Government agencies have long been observing and studying drought and its effects.  Certainly we know that droughts cause woody fuels to reach dryness levels that are unprecedented; arriving earlier.  And we have recent evidence that droughts contribute to record-length wildfire seasons and acreage burned.  California’s new record was 4.2 million acres of burned land in the 2020 dry season.  The loss of life and property were very serious, and we haven’t yet seen the end of roiled homeowner insurance costs or denied coverage.  

Like fires and extreme temperatures, we can see the effect of climate shifts from lowered water levels in our reservoirs. 

These bathtub rings are wide and represent serious deficits in water storage.  However, every foot of drop here is unequal.  The storage capacity of Mead (at 56 million acre feet) is 16 times the size of Oroville and 10 times that of Lake Shasta, California’s largest.

When considering repeated or prolonged droughts and serious climate changes there is an obvious question concerning the reservoirs above.  Will any or all of them refill to capacity?  At least in the case of Lake Mead, that seems remote.  It has been shrinking for years.
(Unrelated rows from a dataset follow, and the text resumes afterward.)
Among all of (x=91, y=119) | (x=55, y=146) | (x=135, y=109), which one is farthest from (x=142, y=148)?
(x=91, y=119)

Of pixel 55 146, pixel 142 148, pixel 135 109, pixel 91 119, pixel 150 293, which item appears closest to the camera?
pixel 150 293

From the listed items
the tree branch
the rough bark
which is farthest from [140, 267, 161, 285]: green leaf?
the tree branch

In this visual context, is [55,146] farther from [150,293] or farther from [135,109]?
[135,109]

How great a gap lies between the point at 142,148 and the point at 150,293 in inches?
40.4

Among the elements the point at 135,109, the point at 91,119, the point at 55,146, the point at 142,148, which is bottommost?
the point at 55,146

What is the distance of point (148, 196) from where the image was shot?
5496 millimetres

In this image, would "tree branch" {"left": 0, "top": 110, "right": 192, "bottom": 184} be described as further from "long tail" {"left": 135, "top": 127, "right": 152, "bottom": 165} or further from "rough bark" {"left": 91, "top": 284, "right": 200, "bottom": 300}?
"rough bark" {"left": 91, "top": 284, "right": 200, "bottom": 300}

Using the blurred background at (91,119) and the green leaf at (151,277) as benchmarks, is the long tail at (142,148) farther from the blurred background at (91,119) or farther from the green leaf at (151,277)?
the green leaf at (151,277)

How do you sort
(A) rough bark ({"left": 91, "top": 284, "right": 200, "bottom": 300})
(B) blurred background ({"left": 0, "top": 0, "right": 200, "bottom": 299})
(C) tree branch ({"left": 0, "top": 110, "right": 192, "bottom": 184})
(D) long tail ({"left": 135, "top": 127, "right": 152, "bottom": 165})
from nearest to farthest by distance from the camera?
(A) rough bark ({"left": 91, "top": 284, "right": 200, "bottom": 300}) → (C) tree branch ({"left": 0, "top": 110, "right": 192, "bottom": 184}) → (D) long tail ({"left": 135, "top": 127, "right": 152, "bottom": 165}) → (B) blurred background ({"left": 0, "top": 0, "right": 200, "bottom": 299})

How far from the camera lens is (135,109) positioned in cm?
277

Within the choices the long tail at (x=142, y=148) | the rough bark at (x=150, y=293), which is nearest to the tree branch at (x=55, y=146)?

Progress toward Solutions-

We know that greenhouse gases must be drastically reduced.  Methane and carbon dioxide are the greatest culprits.  Electrifying transportation and buildings can take the biggest bite out of these.  A tax on carbon would also help.  Electricity is something we can make renewably, and it is becoming cheaper than traditional generated sources.  Getting rid of carbon and methane emissions not only protects against global warming, it also improves human health, thereby extending lives and reducing medical costs,

The HVAC Equipment Supporting Electrification-  

With the exception of fully passive solar designs for buildings’ interior heating and cooling, home electrification will occur through refrigerant compression—better known as heat pumps.  Heat pumps do what their name implies—they move heat from one place to another for the benefit of your building, just like your refrigerator does.  Except that a heat pump works in two directions.  It provides heat when desired and can remove it, too.  

The most common version of a heat pump is known as an air-source unit.  It concentrates and delivers heat from or rejects it to a reservoir of outside air.   The lesser known type is the ground-source (aka “geo”) heat pump.  It performs its work against an underground thermal reservoir with fixed temperatures, unlike the daily and seasonal fluctuations found in air.

I’ve been fortunate for the last 6.5 years to have lived in a carbonless geo heat pump and solar PV equipped home that has hit cost zero three times and zero net energy twice.  The worst year’s performance produced a monthly equivalent billing of $6.34. 

The sooner we get busy with de-carbonization, the less severe worldwide climate change will be.